#### [Requirement]
Please continue the court passage on the disputed bank loan, starting after its last sentence.

#### [Passage given]

--- BEGIN ---

Counsel for the Defendant subjected the witness to a lengthy cross-examination aimed at establishing that the defendant never executed any credit agreement with the Plaintiff Bank apart from the loan application she wrote for an amount of GH¢150,000.00 (exhibit 1). In answer to this line of questioning, the witness was emphatic that during the appraisal period, the Defendant came to the bank manager's office several times and he would be called in and given instructions “such as amend this or do that". The witness said he in turn gave instructions to an employee by name Desmond Browne to handle the application but he could not tell the exact point at which the facility letter and other related documents were signed by the Defendant. In relation to the cheque withdrawals, the witness again explained that whilst the Defendant was away in London, she instructed Ebenezer to present blank cheques signed by her. On each occasion, the witness would talk to Defendant on phone and she will instruct him as to the withdrawal amount to be written on the cheque. He will then process the cheque and give the money to Ebenezer. And, this arrangement was put in place before the Defendant left the jurisdiction and the Defendant was fully aware of all the transactions concerning the GH¢250,000.00 facilities.

--- END ---

#### [Dataset extract]
--- BEGIN ---

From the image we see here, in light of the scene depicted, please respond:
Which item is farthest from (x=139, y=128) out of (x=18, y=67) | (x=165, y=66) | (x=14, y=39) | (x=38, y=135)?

--- END ---

#### [Answer for this exercise]
When the Defendant mounted the witness box, she recounted how she met Frederick Boakye Yiadom which subsequently led to these credit transactions. According to her, she came to Ghana in the year 2011 to import Mackerel worth $ 760,000.00 USD from Senegal. At that time, she was a customer of HFC Bank where Frederick Boakye Yiadom was a credit officer. She was cash strapped so she first took a loan of GH¢60,000.00 and was looking for a company which could issue a Letter of Credit ( LC) in her favour. At this point, Frederick Boakye Yiadom introduced her to West Capital Company which demanded upfront payment of 15% the face value of the LC. She then paid this money through Frederick Boakye Yiadom who had introduced her to that Company. The Senegalese Company failed to supply the fish and did not also refund her money. Upon persistent demands on Frederick Boakye Yiadom, he told her that he would move to the Plaintiff Bank as a manager and that he would be able to pay off the money. Upon this assurance, Defendant said she put in a loan application for GH¢150,000.00 as in exhibit 1. Continuing, the Defendant said she instructed Frederick Boakye Yiadom to pay off her indebtedness to HFC and transfer the rest to her account in London. Reacting to the Plaintiff's claims, she insisted that apart from the GH¢150,000.00 she was not aware of any other facility granted to her by the Plaintiff bank and that she gave her title document to Frederick Boakye Yiadom for onward submission to another person for the preparation of a lease. She denied owing the bank the sum of GH¢552, 247.00.


During cross-examination, the Defendant admitted her dealing with West Capital had absolutely nothing to do with the Plaintiff Bank. She again said the GH¢ 150,000. 00 loan was not secured. However, she admitted Ebenezer Owusu acted as her agent and also identified her signature on all the cheques which Ebenezer used to withdraw money in respect of the O/D. These cheques were tendered through her as exhibits K,L,M series, N series, P and Q. Counsel asked a series of questions which point to the fact that the Defendant actually operated the O/D account even when she was outside the jurisdiction. The following portion of the cross-examination is so crucial:

Q. This Ebenezer was at all times your agent?

A. Yes.

Q. Even in your absence, you kept on doing business through this account?

A. Yes. The reason is that Mr. Fred Boakye Yiadom told me that the money which was taken through him by West capital, he had put the money in my account. I instructed.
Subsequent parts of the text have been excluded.